» Task brief
Extract every line in the records below that contains the word "inches", and copy each one unchanged.
════════════════════
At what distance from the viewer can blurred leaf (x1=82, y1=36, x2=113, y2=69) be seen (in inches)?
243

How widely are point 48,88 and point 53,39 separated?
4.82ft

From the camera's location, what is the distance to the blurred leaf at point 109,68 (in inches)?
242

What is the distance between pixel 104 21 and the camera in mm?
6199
════════════════════
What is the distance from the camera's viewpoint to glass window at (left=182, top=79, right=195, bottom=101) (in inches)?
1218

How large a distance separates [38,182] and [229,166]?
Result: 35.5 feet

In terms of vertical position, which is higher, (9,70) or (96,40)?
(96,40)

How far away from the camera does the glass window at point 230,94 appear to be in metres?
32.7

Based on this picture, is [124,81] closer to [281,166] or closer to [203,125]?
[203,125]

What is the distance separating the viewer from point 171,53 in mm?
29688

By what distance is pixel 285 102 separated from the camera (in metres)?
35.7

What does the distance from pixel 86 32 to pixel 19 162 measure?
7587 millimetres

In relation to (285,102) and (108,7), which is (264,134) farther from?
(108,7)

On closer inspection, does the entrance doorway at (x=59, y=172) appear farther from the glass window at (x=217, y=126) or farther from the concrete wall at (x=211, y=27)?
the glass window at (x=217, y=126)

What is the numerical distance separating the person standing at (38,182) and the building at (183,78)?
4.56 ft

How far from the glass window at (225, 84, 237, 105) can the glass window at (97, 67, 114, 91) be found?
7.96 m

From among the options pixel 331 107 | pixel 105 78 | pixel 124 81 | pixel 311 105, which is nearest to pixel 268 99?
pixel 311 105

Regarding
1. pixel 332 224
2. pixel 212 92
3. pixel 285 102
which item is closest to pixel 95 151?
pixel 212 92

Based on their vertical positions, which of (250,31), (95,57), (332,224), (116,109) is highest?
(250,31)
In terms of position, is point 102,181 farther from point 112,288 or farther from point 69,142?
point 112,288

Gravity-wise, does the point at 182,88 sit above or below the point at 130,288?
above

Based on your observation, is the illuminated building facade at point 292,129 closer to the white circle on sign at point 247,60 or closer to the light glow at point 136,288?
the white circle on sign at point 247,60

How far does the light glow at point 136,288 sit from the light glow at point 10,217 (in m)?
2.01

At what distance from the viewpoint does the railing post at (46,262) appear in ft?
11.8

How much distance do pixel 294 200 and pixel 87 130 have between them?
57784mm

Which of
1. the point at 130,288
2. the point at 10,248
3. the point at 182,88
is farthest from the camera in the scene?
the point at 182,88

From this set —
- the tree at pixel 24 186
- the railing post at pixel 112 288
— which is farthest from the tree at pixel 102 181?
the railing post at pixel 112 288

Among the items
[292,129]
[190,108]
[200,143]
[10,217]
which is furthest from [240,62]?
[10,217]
════════════════════
» Finished task
At what distance from the viewer can blurred leaf (x1=82, y1=36, x2=113, y2=69) be seen (in inches)?
From the camera's location, what is the distance to the blurred leaf at point 109,68 (in inches)?
What is the distance from the camera's viewpoint to glass window at (left=182, top=79, right=195, bottom=101) (in inches)?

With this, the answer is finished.